Votre prestataire de soins de santé peut effectuer un ou plusieurs tests pour déterminer si vous avez un calcul rénal ou non et, le cas échéant, de quel genre il s’agit. Les tests en question incluent les suivants :
- un examen physique de la région du ventre (abdomen) ou du dos
- des tests de sang pour vérifier les taux de calcium, de phosphore, d’acide urique et d’électrolytes
- des tests de la fonction rénale
- une analyse d’urine pour vérifier la présence de cristaux et de globules rouges dans l’urine
- une analyse de laboratoire du calcul pour en déterminer le type
Dans certains cas, on a recours à l’imagerie médicale — par exemple, tomodensitométrie, IRM, radiographie, pyélographie intraveineuse, pyélographie rétrograde ou échographie — pour localiser les calculs et en déterminer l’ampleur.
Prévention et traitement des calculs rénaux
Le plus grand facteur de risque de calculs rénaux est la consommation insuffisante de liquides. Le risque de calculs rénaux augmente si vous excrétez moins d’un litre d’urine par jour. Si vous avez des calculs rénaux, buvez au moins 1,5 litre de « bons » liquides par jour, tels que l’eau, les tisanes et les jus ou bouillons de légumes, à moins que vous n’ayez d’autres problèmes médicaux qui vous empêchent de le faire.
Buvez plus d’eau encore s’il fait très chaud, si vous dansez, faites du sport ou faites de l’exercice ou bien si vous présentez de la diarrhée ou des vomissements. N’oubliez pas que l’alcool et la caféine risquent de vous déshydrater. Les boissons contenant l’un ou l’autre de ces derniers peuvent accroître vos besoins en eau et en autres bons liquides. Dans certains cas, la prescription de médicaments peut aider à prévenir la formation de calculs rénaux.

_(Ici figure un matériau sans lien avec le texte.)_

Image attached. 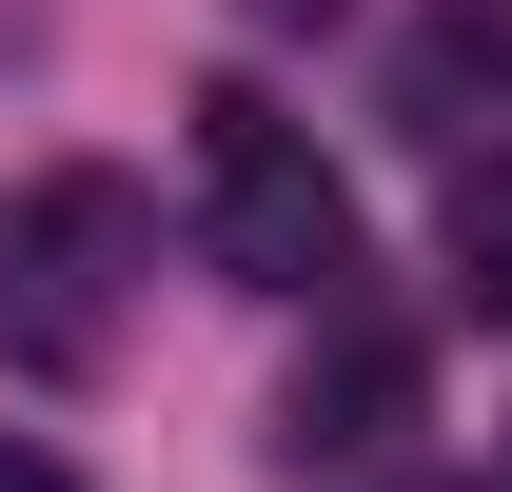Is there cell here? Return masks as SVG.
<instances>
[{
    "instance_id": "6da1fadb",
    "label": "cell",
    "mask_w": 512,
    "mask_h": 492,
    "mask_svg": "<svg viewBox=\"0 0 512 492\" xmlns=\"http://www.w3.org/2000/svg\"><path fill=\"white\" fill-rule=\"evenodd\" d=\"M197 178H217V256H237L256 296H335V276H355V197H335V158L276 119L256 79L197 99Z\"/></svg>"
},
{
    "instance_id": "7a4b0ae2",
    "label": "cell",
    "mask_w": 512,
    "mask_h": 492,
    "mask_svg": "<svg viewBox=\"0 0 512 492\" xmlns=\"http://www.w3.org/2000/svg\"><path fill=\"white\" fill-rule=\"evenodd\" d=\"M119 256H138V197L119 178H40L20 217H0V355L79 374L99 315H119Z\"/></svg>"
},
{
    "instance_id": "3957f363",
    "label": "cell",
    "mask_w": 512,
    "mask_h": 492,
    "mask_svg": "<svg viewBox=\"0 0 512 492\" xmlns=\"http://www.w3.org/2000/svg\"><path fill=\"white\" fill-rule=\"evenodd\" d=\"M394 414H414V355H394V335H335V355L296 374V433H316V453H375Z\"/></svg>"
},
{
    "instance_id": "277c9868",
    "label": "cell",
    "mask_w": 512,
    "mask_h": 492,
    "mask_svg": "<svg viewBox=\"0 0 512 492\" xmlns=\"http://www.w3.org/2000/svg\"><path fill=\"white\" fill-rule=\"evenodd\" d=\"M453 296L512 315V158H473V178H453Z\"/></svg>"
},
{
    "instance_id": "5b68a950",
    "label": "cell",
    "mask_w": 512,
    "mask_h": 492,
    "mask_svg": "<svg viewBox=\"0 0 512 492\" xmlns=\"http://www.w3.org/2000/svg\"><path fill=\"white\" fill-rule=\"evenodd\" d=\"M0 492H79V473H60V453H40V433H0Z\"/></svg>"
},
{
    "instance_id": "8992f818",
    "label": "cell",
    "mask_w": 512,
    "mask_h": 492,
    "mask_svg": "<svg viewBox=\"0 0 512 492\" xmlns=\"http://www.w3.org/2000/svg\"><path fill=\"white\" fill-rule=\"evenodd\" d=\"M237 20H256V40H296V20H335V0H237Z\"/></svg>"
}]
</instances>
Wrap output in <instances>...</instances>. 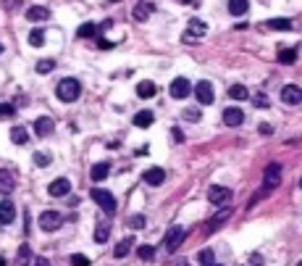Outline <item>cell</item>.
<instances>
[{
    "instance_id": "cell-1",
    "label": "cell",
    "mask_w": 302,
    "mask_h": 266,
    "mask_svg": "<svg viewBox=\"0 0 302 266\" xmlns=\"http://www.w3.org/2000/svg\"><path fill=\"white\" fill-rule=\"evenodd\" d=\"M55 95H58V100H63V103H74V100L82 95V84H79V79H74V77L61 79V82L55 84Z\"/></svg>"
},
{
    "instance_id": "cell-2",
    "label": "cell",
    "mask_w": 302,
    "mask_h": 266,
    "mask_svg": "<svg viewBox=\"0 0 302 266\" xmlns=\"http://www.w3.org/2000/svg\"><path fill=\"white\" fill-rule=\"evenodd\" d=\"M205 34H207V24H205V21L202 19H190L187 29H184V34H181V42H187V45H197Z\"/></svg>"
},
{
    "instance_id": "cell-3",
    "label": "cell",
    "mask_w": 302,
    "mask_h": 266,
    "mask_svg": "<svg viewBox=\"0 0 302 266\" xmlns=\"http://www.w3.org/2000/svg\"><path fill=\"white\" fill-rule=\"evenodd\" d=\"M278 185H281V164H268L266 171H263V187H260V190L271 192V190H276Z\"/></svg>"
},
{
    "instance_id": "cell-4",
    "label": "cell",
    "mask_w": 302,
    "mask_h": 266,
    "mask_svg": "<svg viewBox=\"0 0 302 266\" xmlns=\"http://www.w3.org/2000/svg\"><path fill=\"white\" fill-rule=\"evenodd\" d=\"M92 201H95L108 216H113L116 214V198L108 192V190H103V187H95L92 190Z\"/></svg>"
},
{
    "instance_id": "cell-5",
    "label": "cell",
    "mask_w": 302,
    "mask_h": 266,
    "mask_svg": "<svg viewBox=\"0 0 302 266\" xmlns=\"http://www.w3.org/2000/svg\"><path fill=\"white\" fill-rule=\"evenodd\" d=\"M63 227V216L61 211H42L40 214V229L42 232H55Z\"/></svg>"
},
{
    "instance_id": "cell-6",
    "label": "cell",
    "mask_w": 302,
    "mask_h": 266,
    "mask_svg": "<svg viewBox=\"0 0 302 266\" xmlns=\"http://www.w3.org/2000/svg\"><path fill=\"white\" fill-rule=\"evenodd\" d=\"M231 198H234V192H231L229 187H223V185H213L211 190H207V201H211L213 206H229Z\"/></svg>"
},
{
    "instance_id": "cell-7",
    "label": "cell",
    "mask_w": 302,
    "mask_h": 266,
    "mask_svg": "<svg viewBox=\"0 0 302 266\" xmlns=\"http://www.w3.org/2000/svg\"><path fill=\"white\" fill-rule=\"evenodd\" d=\"M168 93H171V98H176V100L190 98V93H192V82H190L187 77H176V79L171 82V87H168Z\"/></svg>"
},
{
    "instance_id": "cell-8",
    "label": "cell",
    "mask_w": 302,
    "mask_h": 266,
    "mask_svg": "<svg viewBox=\"0 0 302 266\" xmlns=\"http://www.w3.org/2000/svg\"><path fill=\"white\" fill-rule=\"evenodd\" d=\"M187 237V229L184 227H171L168 232H166V240H163V248H166V253H174L179 245H181V240Z\"/></svg>"
},
{
    "instance_id": "cell-9",
    "label": "cell",
    "mask_w": 302,
    "mask_h": 266,
    "mask_svg": "<svg viewBox=\"0 0 302 266\" xmlns=\"http://www.w3.org/2000/svg\"><path fill=\"white\" fill-rule=\"evenodd\" d=\"M195 95H197V103H200V105H211V103L216 100L213 84L207 82V79H202V82H197V84H195Z\"/></svg>"
},
{
    "instance_id": "cell-10",
    "label": "cell",
    "mask_w": 302,
    "mask_h": 266,
    "mask_svg": "<svg viewBox=\"0 0 302 266\" xmlns=\"http://www.w3.org/2000/svg\"><path fill=\"white\" fill-rule=\"evenodd\" d=\"M231 219V208H223V211H218L211 221H207V224L202 227V235H213V232H218L223 224H226V221Z\"/></svg>"
},
{
    "instance_id": "cell-11",
    "label": "cell",
    "mask_w": 302,
    "mask_h": 266,
    "mask_svg": "<svg viewBox=\"0 0 302 266\" xmlns=\"http://www.w3.org/2000/svg\"><path fill=\"white\" fill-rule=\"evenodd\" d=\"M13 190H16V176H13V171L0 166V195H11Z\"/></svg>"
},
{
    "instance_id": "cell-12",
    "label": "cell",
    "mask_w": 302,
    "mask_h": 266,
    "mask_svg": "<svg viewBox=\"0 0 302 266\" xmlns=\"http://www.w3.org/2000/svg\"><path fill=\"white\" fill-rule=\"evenodd\" d=\"M281 100L287 105H299L302 103V90H299L297 84H287L284 90H281Z\"/></svg>"
},
{
    "instance_id": "cell-13",
    "label": "cell",
    "mask_w": 302,
    "mask_h": 266,
    "mask_svg": "<svg viewBox=\"0 0 302 266\" xmlns=\"http://www.w3.org/2000/svg\"><path fill=\"white\" fill-rule=\"evenodd\" d=\"M53 129H55V124H53L50 116H40V119L34 121V135H37V137H50Z\"/></svg>"
},
{
    "instance_id": "cell-14",
    "label": "cell",
    "mask_w": 302,
    "mask_h": 266,
    "mask_svg": "<svg viewBox=\"0 0 302 266\" xmlns=\"http://www.w3.org/2000/svg\"><path fill=\"white\" fill-rule=\"evenodd\" d=\"M145 182L150 187H158V185H163L166 182V169H160V166H153L145 171Z\"/></svg>"
},
{
    "instance_id": "cell-15",
    "label": "cell",
    "mask_w": 302,
    "mask_h": 266,
    "mask_svg": "<svg viewBox=\"0 0 302 266\" xmlns=\"http://www.w3.org/2000/svg\"><path fill=\"white\" fill-rule=\"evenodd\" d=\"M108 174H110V164H108V161H103V164H95V166H92L89 180L95 182V185H100V182H105V180H108Z\"/></svg>"
},
{
    "instance_id": "cell-16",
    "label": "cell",
    "mask_w": 302,
    "mask_h": 266,
    "mask_svg": "<svg viewBox=\"0 0 302 266\" xmlns=\"http://www.w3.org/2000/svg\"><path fill=\"white\" fill-rule=\"evenodd\" d=\"M48 192H50L53 198H63V195H68V192H71V182H68V180H66V176H61V180L50 182Z\"/></svg>"
},
{
    "instance_id": "cell-17",
    "label": "cell",
    "mask_w": 302,
    "mask_h": 266,
    "mask_svg": "<svg viewBox=\"0 0 302 266\" xmlns=\"http://www.w3.org/2000/svg\"><path fill=\"white\" fill-rule=\"evenodd\" d=\"M242 121H244V114H242L239 108L231 105V108H226V111H223V124H226V127H239Z\"/></svg>"
},
{
    "instance_id": "cell-18",
    "label": "cell",
    "mask_w": 302,
    "mask_h": 266,
    "mask_svg": "<svg viewBox=\"0 0 302 266\" xmlns=\"http://www.w3.org/2000/svg\"><path fill=\"white\" fill-rule=\"evenodd\" d=\"M16 221V206L11 201L0 203V224H13Z\"/></svg>"
},
{
    "instance_id": "cell-19",
    "label": "cell",
    "mask_w": 302,
    "mask_h": 266,
    "mask_svg": "<svg viewBox=\"0 0 302 266\" xmlns=\"http://www.w3.org/2000/svg\"><path fill=\"white\" fill-rule=\"evenodd\" d=\"M153 11H155V6H153V3H145V0H142V3H137V6H134V11H131V13H134V19H137V21H147V19L153 16Z\"/></svg>"
},
{
    "instance_id": "cell-20",
    "label": "cell",
    "mask_w": 302,
    "mask_h": 266,
    "mask_svg": "<svg viewBox=\"0 0 302 266\" xmlns=\"http://www.w3.org/2000/svg\"><path fill=\"white\" fill-rule=\"evenodd\" d=\"M50 19V11L45 6H34L27 11V21H34V24H40V21H48Z\"/></svg>"
},
{
    "instance_id": "cell-21",
    "label": "cell",
    "mask_w": 302,
    "mask_h": 266,
    "mask_svg": "<svg viewBox=\"0 0 302 266\" xmlns=\"http://www.w3.org/2000/svg\"><path fill=\"white\" fill-rule=\"evenodd\" d=\"M250 11V0H229V13L231 16H244Z\"/></svg>"
},
{
    "instance_id": "cell-22",
    "label": "cell",
    "mask_w": 302,
    "mask_h": 266,
    "mask_svg": "<svg viewBox=\"0 0 302 266\" xmlns=\"http://www.w3.org/2000/svg\"><path fill=\"white\" fill-rule=\"evenodd\" d=\"M153 121H155V114H153V111H139V114H134V127H139V129L150 127Z\"/></svg>"
},
{
    "instance_id": "cell-23",
    "label": "cell",
    "mask_w": 302,
    "mask_h": 266,
    "mask_svg": "<svg viewBox=\"0 0 302 266\" xmlns=\"http://www.w3.org/2000/svg\"><path fill=\"white\" fill-rule=\"evenodd\" d=\"M29 261H32V248H29V245H21L18 253H16L13 266H29Z\"/></svg>"
},
{
    "instance_id": "cell-24",
    "label": "cell",
    "mask_w": 302,
    "mask_h": 266,
    "mask_svg": "<svg viewBox=\"0 0 302 266\" xmlns=\"http://www.w3.org/2000/svg\"><path fill=\"white\" fill-rule=\"evenodd\" d=\"M131 245H134V237H124L119 245H116V251H113V256L116 258H124V256H129V251H131Z\"/></svg>"
},
{
    "instance_id": "cell-25",
    "label": "cell",
    "mask_w": 302,
    "mask_h": 266,
    "mask_svg": "<svg viewBox=\"0 0 302 266\" xmlns=\"http://www.w3.org/2000/svg\"><path fill=\"white\" fill-rule=\"evenodd\" d=\"M155 93H158V87H155L153 82H139V84H137V95H139V98H145V100H147V98H153Z\"/></svg>"
},
{
    "instance_id": "cell-26",
    "label": "cell",
    "mask_w": 302,
    "mask_h": 266,
    "mask_svg": "<svg viewBox=\"0 0 302 266\" xmlns=\"http://www.w3.org/2000/svg\"><path fill=\"white\" fill-rule=\"evenodd\" d=\"M229 98H234V100H247L250 98V90L244 84H231L229 87Z\"/></svg>"
},
{
    "instance_id": "cell-27",
    "label": "cell",
    "mask_w": 302,
    "mask_h": 266,
    "mask_svg": "<svg viewBox=\"0 0 302 266\" xmlns=\"http://www.w3.org/2000/svg\"><path fill=\"white\" fill-rule=\"evenodd\" d=\"M98 32H100V27H98V24H92V21H87V24H82V27L77 29V34H79V37H84V40L98 37Z\"/></svg>"
},
{
    "instance_id": "cell-28",
    "label": "cell",
    "mask_w": 302,
    "mask_h": 266,
    "mask_svg": "<svg viewBox=\"0 0 302 266\" xmlns=\"http://www.w3.org/2000/svg\"><path fill=\"white\" fill-rule=\"evenodd\" d=\"M11 140H13L16 145H27V140H29L27 129H24V127H11Z\"/></svg>"
},
{
    "instance_id": "cell-29",
    "label": "cell",
    "mask_w": 302,
    "mask_h": 266,
    "mask_svg": "<svg viewBox=\"0 0 302 266\" xmlns=\"http://www.w3.org/2000/svg\"><path fill=\"white\" fill-rule=\"evenodd\" d=\"M268 29H276V32H289V29H292V21H289V19H271V21H268Z\"/></svg>"
},
{
    "instance_id": "cell-30",
    "label": "cell",
    "mask_w": 302,
    "mask_h": 266,
    "mask_svg": "<svg viewBox=\"0 0 302 266\" xmlns=\"http://www.w3.org/2000/svg\"><path fill=\"white\" fill-rule=\"evenodd\" d=\"M297 61V48H281L278 50V63H294Z\"/></svg>"
},
{
    "instance_id": "cell-31",
    "label": "cell",
    "mask_w": 302,
    "mask_h": 266,
    "mask_svg": "<svg viewBox=\"0 0 302 266\" xmlns=\"http://www.w3.org/2000/svg\"><path fill=\"white\" fill-rule=\"evenodd\" d=\"M197 258H200L202 266H213V263H216V253H213L211 248H202V251L197 253Z\"/></svg>"
},
{
    "instance_id": "cell-32",
    "label": "cell",
    "mask_w": 302,
    "mask_h": 266,
    "mask_svg": "<svg viewBox=\"0 0 302 266\" xmlns=\"http://www.w3.org/2000/svg\"><path fill=\"white\" fill-rule=\"evenodd\" d=\"M29 45H34V48H42V45H45V32H42V29L34 27V29L29 32Z\"/></svg>"
},
{
    "instance_id": "cell-33",
    "label": "cell",
    "mask_w": 302,
    "mask_h": 266,
    "mask_svg": "<svg viewBox=\"0 0 302 266\" xmlns=\"http://www.w3.org/2000/svg\"><path fill=\"white\" fill-rule=\"evenodd\" d=\"M55 69V61L53 58H42V61H37V74H50Z\"/></svg>"
},
{
    "instance_id": "cell-34",
    "label": "cell",
    "mask_w": 302,
    "mask_h": 266,
    "mask_svg": "<svg viewBox=\"0 0 302 266\" xmlns=\"http://www.w3.org/2000/svg\"><path fill=\"white\" fill-rule=\"evenodd\" d=\"M110 237V227L108 224H98V229H95V242H105Z\"/></svg>"
},
{
    "instance_id": "cell-35",
    "label": "cell",
    "mask_w": 302,
    "mask_h": 266,
    "mask_svg": "<svg viewBox=\"0 0 302 266\" xmlns=\"http://www.w3.org/2000/svg\"><path fill=\"white\" fill-rule=\"evenodd\" d=\"M137 256L142 258V261H153V256H155V248H153V245H139Z\"/></svg>"
},
{
    "instance_id": "cell-36",
    "label": "cell",
    "mask_w": 302,
    "mask_h": 266,
    "mask_svg": "<svg viewBox=\"0 0 302 266\" xmlns=\"http://www.w3.org/2000/svg\"><path fill=\"white\" fill-rule=\"evenodd\" d=\"M126 224H129L131 229H142V227H145V216H139V214H137V216H129Z\"/></svg>"
},
{
    "instance_id": "cell-37",
    "label": "cell",
    "mask_w": 302,
    "mask_h": 266,
    "mask_svg": "<svg viewBox=\"0 0 302 266\" xmlns=\"http://www.w3.org/2000/svg\"><path fill=\"white\" fill-rule=\"evenodd\" d=\"M187 121H200V108H184V114H181Z\"/></svg>"
},
{
    "instance_id": "cell-38",
    "label": "cell",
    "mask_w": 302,
    "mask_h": 266,
    "mask_svg": "<svg viewBox=\"0 0 302 266\" xmlns=\"http://www.w3.org/2000/svg\"><path fill=\"white\" fill-rule=\"evenodd\" d=\"M32 161H34L37 166H48V164H50V156H48V153H40V150H37L34 156H32Z\"/></svg>"
},
{
    "instance_id": "cell-39",
    "label": "cell",
    "mask_w": 302,
    "mask_h": 266,
    "mask_svg": "<svg viewBox=\"0 0 302 266\" xmlns=\"http://www.w3.org/2000/svg\"><path fill=\"white\" fill-rule=\"evenodd\" d=\"M13 111H16V105H13V103H0V116H3V119L13 116Z\"/></svg>"
},
{
    "instance_id": "cell-40",
    "label": "cell",
    "mask_w": 302,
    "mask_h": 266,
    "mask_svg": "<svg viewBox=\"0 0 302 266\" xmlns=\"http://www.w3.org/2000/svg\"><path fill=\"white\" fill-rule=\"evenodd\" d=\"M71 266H89V258L87 256H71Z\"/></svg>"
},
{
    "instance_id": "cell-41",
    "label": "cell",
    "mask_w": 302,
    "mask_h": 266,
    "mask_svg": "<svg viewBox=\"0 0 302 266\" xmlns=\"http://www.w3.org/2000/svg\"><path fill=\"white\" fill-rule=\"evenodd\" d=\"M113 45H116V42H110V40H105V37H98V48H100V50H110Z\"/></svg>"
},
{
    "instance_id": "cell-42",
    "label": "cell",
    "mask_w": 302,
    "mask_h": 266,
    "mask_svg": "<svg viewBox=\"0 0 302 266\" xmlns=\"http://www.w3.org/2000/svg\"><path fill=\"white\" fill-rule=\"evenodd\" d=\"M255 103H258V108H268V105H271L266 95H255Z\"/></svg>"
},
{
    "instance_id": "cell-43",
    "label": "cell",
    "mask_w": 302,
    "mask_h": 266,
    "mask_svg": "<svg viewBox=\"0 0 302 266\" xmlns=\"http://www.w3.org/2000/svg\"><path fill=\"white\" fill-rule=\"evenodd\" d=\"M260 135H273V127H271L268 121H263V124H260Z\"/></svg>"
},
{
    "instance_id": "cell-44",
    "label": "cell",
    "mask_w": 302,
    "mask_h": 266,
    "mask_svg": "<svg viewBox=\"0 0 302 266\" xmlns=\"http://www.w3.org/2000/svg\"><path fill=\"white\" fill-rule=\"evenodd\" d=\"M3 6H6L8 11H13L16 6H21V0H3Z\"/></svg>"
},
{
    "instance_id": "cell-45",
    "label": "cell",
    "mask_w": 302,
    "mask_h": 266,
    "mask_svg": "<svg viewBox=\"0 0 302 266\" xmlns=\"http://www.w3.org/2000/svg\"><path fill=\"white\" fill-rule=\"evenodd\" d=\"M174 140H176V143H181V140H184V135H181V129H174Z\"/></svg>"
},
{
    "instance_id": "cell-46",
    "label": "cell",
    "mask_w": 302,
    "mask_h": 266,
    "mask_svg": "<svg viewBox=\"0 0 302 266\" xmlns=\"http://www.w3.org/2000/svg\"><path fill=\"white\" fill-rule=\"evenodd\" d=\"M34 266H50V261H48V258H37Z\"/></svg>"
},
{
    "instance_id": "cell-47",
    "label": "cell",
    "mask_w": 302,
    "mask_h": 266,
    "mask_svg": "<svg viewBox=\"0 0 302 266\" xmlns=\"http://www.w3.org/2000/svg\"><path fill=\"white\" fill-rule=\"evenodd\" d=\"M181 3H187V6H197V0H181Z\"/></svg>"
},
{
    "instance_id": "cell-48",
    "label": "cell",
    "mask_w": 302,
    "mask_h": 266,
    "mask_svg": "<svg viewBox=\"0 0 302 266\" xmlns=\"http://www.w3.org/2000/svg\"><path fill=\"white\" fill-rule=\"evenodd\" d=\"M176 266H192V263H190V261H179Z\"/></svg>"
},
{
    "instance_id": "cell-49",
    "label": "cell",
    "mask_w": 302,
    "mask_h": 266,
    "mask_svg": "<svg viewBox=\"0 0 302 266\" xmlns=\"http://www.w3.org/2000/svg\"><path fill=\"white\" fill-rule=\"evenodd\" d=\"M0 266H6V258L3 256H0Z\"/></svg>"
},
{
    "instance_id": "cell-50",
    "label": "cell",
    "mask_w": 302,
    "mask_h": 266,
    "mask_svg": "<svg viewBox=\"0 0 302 266\" xmlns=\"http://www.w3.org/2000/svg\"><path fill=\"white\" fill-rule=\"evenodd\" d=\"M110 3H119V0H110Z\"/></svg>"
},
{
    "instance_id": "cell-51",
    "label": "cell",
    "mask_w": 302,
    "mask_h": 266,
    "mask_svg": "<svg viewBox=\"0 0 302 266\" xmlns=\"http://www.w3.org/2000/svg\"><path fill=\"white\" fill-rule=\"evenodd\" d=\"M0 53H3V45H0Z\"/></svg>"
},
{
    "instance_id": "cell-52",
    "label": "cell",
    "mask_w": 302,
    "mask_h": 266,
    "mask_svg": "<svg viewBox=\"0 0 302 266\" xmlns=\"http://www.w3.org/2000/svg\"><path fill=\"white\" fill-rule=\"evenodd\" d=\"M299 187H302V180H299Z\"/></svg>"
},
{
    "instance_id": "cell-53",
    "label": "cell",
    "mask_w": 302,
    "mask_h": 266,
    "mask_svg": "<svg viewBox=\"0 0 302 266\" xmlns=\"http://www.w3.org/2000/svg\"><path fill=\"white\" fill-rule=\"evenodd\" d=\"M297 266H302V261H299V263H297Z\"/></svg>"
},
{
    "instance_id": "cell-54",
    "label": "cell",
    "mask_w": 302,
    "mask_h": 266,
    "mask_svg": "<svg viewBox=\"0 0 302 266\" xmlns=\"http://www.w3.org/2000/svg\"><path fill=\"white\" fill-rule=\"evenodd\" d=\"M213 266H218V263H213Z\"/></svg>"
}]
</instances>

Si vous faites des calculs rénaux, le traitement choisi dépendra du genre de calcul en question. Dans de nombreux cas, grâce à une consommation suffisante de liquides, le calcul finit par passer tout seul. Votre prestataire de soins de santé pourrait vous prescrire des médicaments pour aider à dégrader et à évacuer la substance qui cause le calcul. D’autres techniques pourraient être utilisées dans les cas suivants : le calcul est trop gros pour passer tout seul, il augmente de volume, il bloque l’écoulement d’urine, il cause une infection ou des dommages rénaux ou la douleur est trop intense pour être maîtrisée. Si le calcul est assez petit (environ 13 millimètres ou moins d’un demi-pouce) et situé à proximité du rein ou de l’uretère, un traitement utilisant des ondes sonores ou de choc peut être utilisé pour dégrader les calculs afin qu’ils quittent le corps par l’urine. Lorsque les calculs sont plus gros, on peut avoir recours à des interventions qui consistent à insérer un tube pour enlever les calculs. Lorsqu’aucune de ces méthodes n’est possible, une chirurgie ouverte peut s’avérer nécessaire, mais les cas de ce genre sont rares.